Auch die Haltbarkeit eines Teamchefs ist offensichtlich begrenzt. Wie viele Qualifikationen braucht es, bis sich der Trainer und seine Arbeitsweise abnützen? Koller absolvierte bisher mit der ÖFB-Mannschaft zwei WM- und eine erfolgreiche EM-Qualifikation. Mit seiner Beharrlichkeit baute der Schweizer ein stabiles Teamgefüge auf. Er schenkte den Spielern, auf die er setzte, auch dann Vertrauen, wenn sie über keine Spielpraxis verfügten. Das blinde Verständnis wurde da und dort zum Nachteil, weil neue Reize fehlten, sich vielleicht Routinen in den Teamalltag einschlich. Absolut menschlich.

Spielglück

Last but not least benötigt man zum Erfolg stets Fortuna als Mitspielerin.

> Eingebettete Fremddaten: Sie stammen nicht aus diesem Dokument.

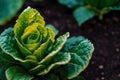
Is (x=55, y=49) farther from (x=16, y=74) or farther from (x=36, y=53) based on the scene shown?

Während der EM-Quali wurden einige wichtige Spiele knapp gewonnen. Das Glück verließ die Österreicher, Spiele wie in Dublin, die man in der Vergangenheit noch gewonnen hatte, enden dann remis.

Fehlerhaftigkeit

Ohne die acht Tore gegen Liechtenstein kam Österreich auf 14 Tore, derzeit sind es 9. Dafür stieg in der Defensive die Fehlerquote. In zehn Spielen gab es in der EM-Quali nur fünf Gegentreffer, in der aktuellen WM-Quali sind es in sechs Spielen sieben Gegentore.